Gestartet wurde der Positionierungsprozess, der vom Institute of Brand Logic begleitet wird, bereits Anfang des Jahres u.a. mit der Auswertung von Gästebefragungen und der Analyse von Sekundärdaten. Im Frühjahr 2023 folgten Einzelbefragungen, aber auch ein Dialogforum zur grundsätzlichen Ausrichtung der Region. Im Laufe des Sommers sind mehrere Workshops geplant, das gemeinsame Zukunftsbild soll im Herbst präsentiert und reflektiert werden.
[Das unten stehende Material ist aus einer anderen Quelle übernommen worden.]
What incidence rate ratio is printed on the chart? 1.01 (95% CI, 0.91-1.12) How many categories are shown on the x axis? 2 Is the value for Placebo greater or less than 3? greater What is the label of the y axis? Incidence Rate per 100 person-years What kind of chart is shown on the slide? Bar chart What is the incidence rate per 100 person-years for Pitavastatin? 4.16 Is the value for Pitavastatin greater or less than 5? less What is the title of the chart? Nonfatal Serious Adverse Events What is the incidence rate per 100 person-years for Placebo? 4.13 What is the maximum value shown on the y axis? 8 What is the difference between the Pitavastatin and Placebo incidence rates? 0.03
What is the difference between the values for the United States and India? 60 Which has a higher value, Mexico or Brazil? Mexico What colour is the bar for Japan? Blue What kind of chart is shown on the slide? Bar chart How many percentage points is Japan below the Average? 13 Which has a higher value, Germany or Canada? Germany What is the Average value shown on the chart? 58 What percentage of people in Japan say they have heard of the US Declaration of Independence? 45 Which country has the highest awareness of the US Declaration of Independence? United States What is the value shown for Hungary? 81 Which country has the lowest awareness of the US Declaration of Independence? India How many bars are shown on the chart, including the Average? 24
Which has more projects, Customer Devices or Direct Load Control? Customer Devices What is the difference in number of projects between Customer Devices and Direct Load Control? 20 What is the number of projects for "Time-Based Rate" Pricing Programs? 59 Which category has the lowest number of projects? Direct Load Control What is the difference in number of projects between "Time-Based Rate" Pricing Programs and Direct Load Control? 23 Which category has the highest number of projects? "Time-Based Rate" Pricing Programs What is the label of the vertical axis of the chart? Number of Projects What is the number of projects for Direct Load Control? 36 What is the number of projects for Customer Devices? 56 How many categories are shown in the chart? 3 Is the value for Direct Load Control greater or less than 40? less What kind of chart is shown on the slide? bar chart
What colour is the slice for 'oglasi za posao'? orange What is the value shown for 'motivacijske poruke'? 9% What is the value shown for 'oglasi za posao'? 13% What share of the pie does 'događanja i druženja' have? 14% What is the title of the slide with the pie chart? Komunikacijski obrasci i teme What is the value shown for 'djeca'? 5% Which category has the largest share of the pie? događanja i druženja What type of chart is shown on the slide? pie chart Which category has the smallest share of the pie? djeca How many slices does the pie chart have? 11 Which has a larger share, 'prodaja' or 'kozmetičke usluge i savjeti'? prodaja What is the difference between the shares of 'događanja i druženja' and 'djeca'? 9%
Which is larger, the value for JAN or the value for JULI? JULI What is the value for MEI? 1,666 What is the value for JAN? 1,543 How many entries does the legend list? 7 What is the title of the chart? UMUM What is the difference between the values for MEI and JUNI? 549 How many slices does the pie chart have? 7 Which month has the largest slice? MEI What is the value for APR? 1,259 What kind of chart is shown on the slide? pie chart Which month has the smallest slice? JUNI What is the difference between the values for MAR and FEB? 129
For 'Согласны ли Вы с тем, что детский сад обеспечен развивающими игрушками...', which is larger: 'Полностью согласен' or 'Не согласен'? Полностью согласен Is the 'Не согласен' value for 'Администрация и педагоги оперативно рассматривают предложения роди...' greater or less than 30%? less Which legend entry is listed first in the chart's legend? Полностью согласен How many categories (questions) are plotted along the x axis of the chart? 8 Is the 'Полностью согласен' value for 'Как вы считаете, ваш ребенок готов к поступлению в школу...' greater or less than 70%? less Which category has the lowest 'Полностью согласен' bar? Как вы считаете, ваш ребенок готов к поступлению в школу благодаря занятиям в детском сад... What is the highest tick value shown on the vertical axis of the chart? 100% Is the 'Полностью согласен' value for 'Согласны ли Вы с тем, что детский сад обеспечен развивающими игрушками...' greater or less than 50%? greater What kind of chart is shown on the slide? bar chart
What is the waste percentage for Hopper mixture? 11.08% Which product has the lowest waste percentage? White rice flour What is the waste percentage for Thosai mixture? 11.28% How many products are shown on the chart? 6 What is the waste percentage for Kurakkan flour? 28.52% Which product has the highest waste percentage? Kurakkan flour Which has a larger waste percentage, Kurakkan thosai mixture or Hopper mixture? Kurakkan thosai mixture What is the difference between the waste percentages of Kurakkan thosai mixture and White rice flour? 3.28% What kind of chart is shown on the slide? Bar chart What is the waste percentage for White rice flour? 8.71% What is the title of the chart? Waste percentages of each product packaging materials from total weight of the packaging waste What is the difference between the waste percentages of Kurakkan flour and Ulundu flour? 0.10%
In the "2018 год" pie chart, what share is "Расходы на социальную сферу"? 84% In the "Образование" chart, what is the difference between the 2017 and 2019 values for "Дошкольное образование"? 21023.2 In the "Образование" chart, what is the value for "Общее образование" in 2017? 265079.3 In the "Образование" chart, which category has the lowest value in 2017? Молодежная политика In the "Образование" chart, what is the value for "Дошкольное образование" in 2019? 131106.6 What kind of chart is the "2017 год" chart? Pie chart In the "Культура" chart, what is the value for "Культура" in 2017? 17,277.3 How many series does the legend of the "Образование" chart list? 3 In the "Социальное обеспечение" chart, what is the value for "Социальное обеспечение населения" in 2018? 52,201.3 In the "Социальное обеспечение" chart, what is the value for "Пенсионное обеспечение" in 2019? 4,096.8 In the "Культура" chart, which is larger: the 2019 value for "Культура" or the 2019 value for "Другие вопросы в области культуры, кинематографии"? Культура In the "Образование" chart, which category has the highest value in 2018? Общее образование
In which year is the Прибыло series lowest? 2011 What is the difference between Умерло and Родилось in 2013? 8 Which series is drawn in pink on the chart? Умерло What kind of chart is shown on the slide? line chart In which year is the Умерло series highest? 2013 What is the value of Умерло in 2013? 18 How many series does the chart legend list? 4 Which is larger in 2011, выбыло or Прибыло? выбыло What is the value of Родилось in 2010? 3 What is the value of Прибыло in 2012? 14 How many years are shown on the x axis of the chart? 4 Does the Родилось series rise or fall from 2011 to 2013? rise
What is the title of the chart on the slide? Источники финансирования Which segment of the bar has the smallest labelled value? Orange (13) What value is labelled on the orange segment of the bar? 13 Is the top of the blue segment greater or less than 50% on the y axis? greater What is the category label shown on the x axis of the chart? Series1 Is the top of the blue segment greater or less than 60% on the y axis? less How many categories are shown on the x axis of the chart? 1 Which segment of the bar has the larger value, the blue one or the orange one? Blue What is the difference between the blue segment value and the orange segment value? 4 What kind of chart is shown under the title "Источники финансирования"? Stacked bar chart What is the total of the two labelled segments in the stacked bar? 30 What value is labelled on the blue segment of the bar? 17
Dazu sind nicht zuletzt auch öffentliche Bürgerforen geplant.

Interessierte können sich für weitere Informationen direkt bei Regionalleiter Lukas Reich in der Tourismus Information Kühtai unter T +43 512 / 53 56 – 920 oder l.reich@innsbruck.info melden.


Über Innsbruck Tourismus
Innsbruck Tourismus ist die offizielle Destinationsmanagementorganisation (DMO) der Region Innsbruck. 40 Orte in der Umgebung bilden gemeinsam mit der Tiroler Landeshauptstadt das Verbandsgebiet. Mit zuletzt jährlich ca. 2,7 Mio. Nächtigungen zählt Innsbruck zu den größten DMOs Österreichs. Rund 90 Mitarbeiterinnen und Mitarbeiter sind um perfekte Gästeinformation, kompetente Eventbegleitung, innovative Produktentwicklung und professionelle Marktbetreuung bemüht. Ein hauseigenes Convention Bureau kümmert sich um die Bewerbung der Destination Innsbruck als Kongressstandort. Mit insgesamt 12 Tourismus Informationen in der Region ist man nah am Gast. Als zentrale Anlaufstelle dient das am Burggraben 3 in Innsbruck beheimatete Büro. Es zählt jährlich bis zu 500.000 Besucherinnen und Besucher und ist damit zugleich die meistbesuchte Tourismus Information Tirols. Website, App und verschiedene Social Media Kanäle sind Innsbrucks zeitgemäße Informations-Outlets im Online-Bereich.

Fact Sheet Region Innsbruck:
Insgesamt umfasst die Region Innsbruck 992 Beherbergungsbetriebe mit 19.906 Betten, davon
•    675 Privat- und 52 sonstige Vermieter mit 5.119 Betten sowie
•    265 gewerbliche Beherbergungsbetriebe mit 14.787 Betten, davon
      o     49     4-5 Sterne-Häuser mit 6.059 Betten
      o     60     3 Stern-Hotels mit 3.837 Betten sowie
      o   156   1-2 Stern-Betriebe und Ferienwohnungen mit 4.891 Betten
2022 verzeichnete Innsbruck 1.097.349 Ankünfte, 2.703.632 Übernachtungen und somit eine durchschnittliche Aufenthaltsdauer von 2,5 Tagen. Im Detail: Mit knapp einer Million Übernachtungen bleibt Deutschland Quellmarkt Nummer eins – gefolgt von Österreich mit ca. 600.000 Nächtigungen. Weitere zentrale Herkunftsländer sind die Schweiz, die Niederlande, Italien und die USA. Auf diese Länder entfielen jeweils mehr als 100.000 Übernachtungen in der Region Innsbruck.